Swirling Thoughts #70 – old flour and a new way of dressing

Wow! If you google ‘kemach yashon’ my first blog post comes up!
Back when my thoughts were truly swirling I wondered about the logistics of keeping kemach yashon in Israel. For those of you who’ve been clinging to the edge of your seat ever since….
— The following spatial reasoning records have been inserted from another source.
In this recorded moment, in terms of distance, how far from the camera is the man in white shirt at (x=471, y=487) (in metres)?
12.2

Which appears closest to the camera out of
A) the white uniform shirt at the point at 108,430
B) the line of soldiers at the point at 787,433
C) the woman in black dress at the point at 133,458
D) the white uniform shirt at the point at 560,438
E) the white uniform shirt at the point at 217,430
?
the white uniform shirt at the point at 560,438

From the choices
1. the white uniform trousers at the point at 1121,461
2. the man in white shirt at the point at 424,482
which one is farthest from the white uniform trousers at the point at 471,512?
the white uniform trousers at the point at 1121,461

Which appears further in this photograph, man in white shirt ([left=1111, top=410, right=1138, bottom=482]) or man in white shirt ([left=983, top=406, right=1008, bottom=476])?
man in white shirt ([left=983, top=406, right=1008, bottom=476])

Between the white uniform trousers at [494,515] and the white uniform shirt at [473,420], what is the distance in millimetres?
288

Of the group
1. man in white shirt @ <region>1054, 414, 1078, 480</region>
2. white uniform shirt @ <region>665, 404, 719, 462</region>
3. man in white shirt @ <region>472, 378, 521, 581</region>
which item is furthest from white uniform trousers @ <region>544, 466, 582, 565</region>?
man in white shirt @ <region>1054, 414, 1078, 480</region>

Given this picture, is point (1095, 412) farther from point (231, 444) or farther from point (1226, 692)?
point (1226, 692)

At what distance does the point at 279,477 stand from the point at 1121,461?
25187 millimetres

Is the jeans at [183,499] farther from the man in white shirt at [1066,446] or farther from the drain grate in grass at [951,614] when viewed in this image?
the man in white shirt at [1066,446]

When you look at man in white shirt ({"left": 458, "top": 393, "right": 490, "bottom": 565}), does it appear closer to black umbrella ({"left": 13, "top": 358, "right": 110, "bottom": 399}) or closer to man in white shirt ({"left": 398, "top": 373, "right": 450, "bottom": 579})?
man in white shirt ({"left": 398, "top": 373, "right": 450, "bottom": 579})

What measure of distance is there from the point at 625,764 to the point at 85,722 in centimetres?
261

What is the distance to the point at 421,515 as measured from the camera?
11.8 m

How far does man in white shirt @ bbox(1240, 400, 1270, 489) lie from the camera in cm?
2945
A quick oversimplified lesson in Yashon. Disclaimer: I am not a rabbi.
Chadash is new wheat, Yashon is old. We are careful not to eat from the new (harvested after Pesah) crop of wheat. Translated to things we would actually buy in the supermarket, this becomes relevant for items such as flour, cereal and pasta from about Sukkot until Pesah. In NY searching for items bearing kemach yashon labeling became a preoccupation of mine spanning two seasons. To the point where friends would accuse me of making aliyah so that I would no longer have to deal with kemach yashon. You see, wheat products made in Israel automatically use the old wheat. Essentially, you don’t have to worry about the chadash.
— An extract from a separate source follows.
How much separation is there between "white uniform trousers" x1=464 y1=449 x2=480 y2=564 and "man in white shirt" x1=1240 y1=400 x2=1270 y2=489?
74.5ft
But I live in an Anglo neighborhood where Cheerios and Ronzoni abound. And so I inquired. The answer, as expected: if it’s imported, be careful about the yashon status. (Read: stick with the Israeli stuff). So now I’m bypassing the Ronzoni and looking at the Osem Perfecto pasta. Produced in cooperation with Osem by Pasta Zara Via Castellana, Treviso, Italy? I read the rest of the label (this is the real reason I study in ulpan) looking for some mention of yashon. And what do you know – an official stamp reading: “Don’t worry about the Chadash”

Do I want to invite meat to my house?
While it sounds deeply philosophical, it’s just a poorly translated question from the midnight delivery butcher shop. The butcher shop butchering.

And so I decline meat and invite pizza (for my kids) as I try to make my way to Tel Aviv for a family wedding. I briefly consider a Bordeaux ensemble that involves 3 inch squeezy toe heels. And then I look at my feet. Swollen beyond recognition. I remember the photos from Bob’s Tel Aviv cousin’s wedding last summer. There were flower girls wearing white denim jean shorts. And so I embrace the Israeli custom of under-dressing. I managed something fancy on top complete with pretty head scarf, sparkling hair clips, heavy eye-makeup, jewelry and a pretty blouse that will hopefully distract from my black elastic waist maternity skirt and the shep sheps on my feet. That’s right. The whole outfit was designed around the shep sheps.

1 comment:

  1. actually, i was waiting for you to slip on the 3 inchers, and when you left it hit me. you really HAVE made aliyah!